Spatial question records:
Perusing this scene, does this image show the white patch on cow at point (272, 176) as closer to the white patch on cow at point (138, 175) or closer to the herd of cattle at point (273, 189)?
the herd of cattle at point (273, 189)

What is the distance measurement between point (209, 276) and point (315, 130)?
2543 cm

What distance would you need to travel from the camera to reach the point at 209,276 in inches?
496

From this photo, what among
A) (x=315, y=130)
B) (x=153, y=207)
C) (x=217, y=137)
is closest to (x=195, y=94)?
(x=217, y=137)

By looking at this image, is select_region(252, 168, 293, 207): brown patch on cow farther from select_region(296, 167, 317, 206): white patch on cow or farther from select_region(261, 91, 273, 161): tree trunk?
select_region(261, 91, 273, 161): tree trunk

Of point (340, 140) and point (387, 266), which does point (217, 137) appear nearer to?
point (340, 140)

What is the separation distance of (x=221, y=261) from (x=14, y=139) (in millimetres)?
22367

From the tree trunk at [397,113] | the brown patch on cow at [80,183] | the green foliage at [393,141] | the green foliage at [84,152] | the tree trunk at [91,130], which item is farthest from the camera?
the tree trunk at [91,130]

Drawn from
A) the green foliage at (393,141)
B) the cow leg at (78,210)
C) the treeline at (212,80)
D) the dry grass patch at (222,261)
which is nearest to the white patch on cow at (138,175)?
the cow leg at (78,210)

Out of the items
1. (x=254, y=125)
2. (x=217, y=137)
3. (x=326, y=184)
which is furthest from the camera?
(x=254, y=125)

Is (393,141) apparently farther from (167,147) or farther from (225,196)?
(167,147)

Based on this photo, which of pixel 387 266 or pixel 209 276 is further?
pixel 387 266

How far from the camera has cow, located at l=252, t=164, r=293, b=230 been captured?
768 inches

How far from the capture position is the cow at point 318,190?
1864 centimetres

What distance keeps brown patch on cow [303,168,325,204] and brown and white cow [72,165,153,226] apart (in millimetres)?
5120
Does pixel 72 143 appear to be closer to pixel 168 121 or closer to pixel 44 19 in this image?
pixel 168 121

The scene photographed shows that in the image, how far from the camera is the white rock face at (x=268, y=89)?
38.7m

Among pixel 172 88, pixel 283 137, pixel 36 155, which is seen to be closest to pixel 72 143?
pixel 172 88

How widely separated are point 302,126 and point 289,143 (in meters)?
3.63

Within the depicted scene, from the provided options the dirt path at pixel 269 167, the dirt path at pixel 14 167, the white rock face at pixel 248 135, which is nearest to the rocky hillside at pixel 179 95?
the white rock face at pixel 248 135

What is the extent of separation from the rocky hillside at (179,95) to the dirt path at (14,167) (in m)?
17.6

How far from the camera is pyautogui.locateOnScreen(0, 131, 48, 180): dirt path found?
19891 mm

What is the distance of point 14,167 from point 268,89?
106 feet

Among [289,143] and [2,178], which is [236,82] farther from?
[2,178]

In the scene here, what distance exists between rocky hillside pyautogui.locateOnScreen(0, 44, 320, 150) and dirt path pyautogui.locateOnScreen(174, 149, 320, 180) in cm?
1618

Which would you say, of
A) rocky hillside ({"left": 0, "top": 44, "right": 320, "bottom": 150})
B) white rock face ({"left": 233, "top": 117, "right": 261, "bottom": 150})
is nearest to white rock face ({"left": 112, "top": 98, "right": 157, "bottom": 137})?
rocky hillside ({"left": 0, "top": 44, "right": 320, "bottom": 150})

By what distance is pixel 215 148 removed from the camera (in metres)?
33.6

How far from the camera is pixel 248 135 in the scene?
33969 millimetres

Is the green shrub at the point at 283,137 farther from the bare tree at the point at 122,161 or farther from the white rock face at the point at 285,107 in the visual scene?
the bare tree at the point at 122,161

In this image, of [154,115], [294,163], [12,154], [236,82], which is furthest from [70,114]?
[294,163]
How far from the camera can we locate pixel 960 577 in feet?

◆ GIVEN PROBLEM
Rewrite the records as a numbered list, leaving out blank lines and covering only the lines between the one containing "Is (393,141) apparently" and the one containing "1864 centimetres", inclusive.

◆ RESPONSE TO THIS EXERCISE
1. Is (393,141) apparently farther from (167,147) or farther from (225,196)?
2. (167,147)
3. Based on this photo, which of pixel 387 266 or pixel 209 276 is further?
4. pixel 387 266
5. How far from the camera has cow, located at l=252, t=164, r=293, b=230 been captured?
6. 768 inches
7. How far from the capture position is the cow at point 318,190?
8. 1864 centimetres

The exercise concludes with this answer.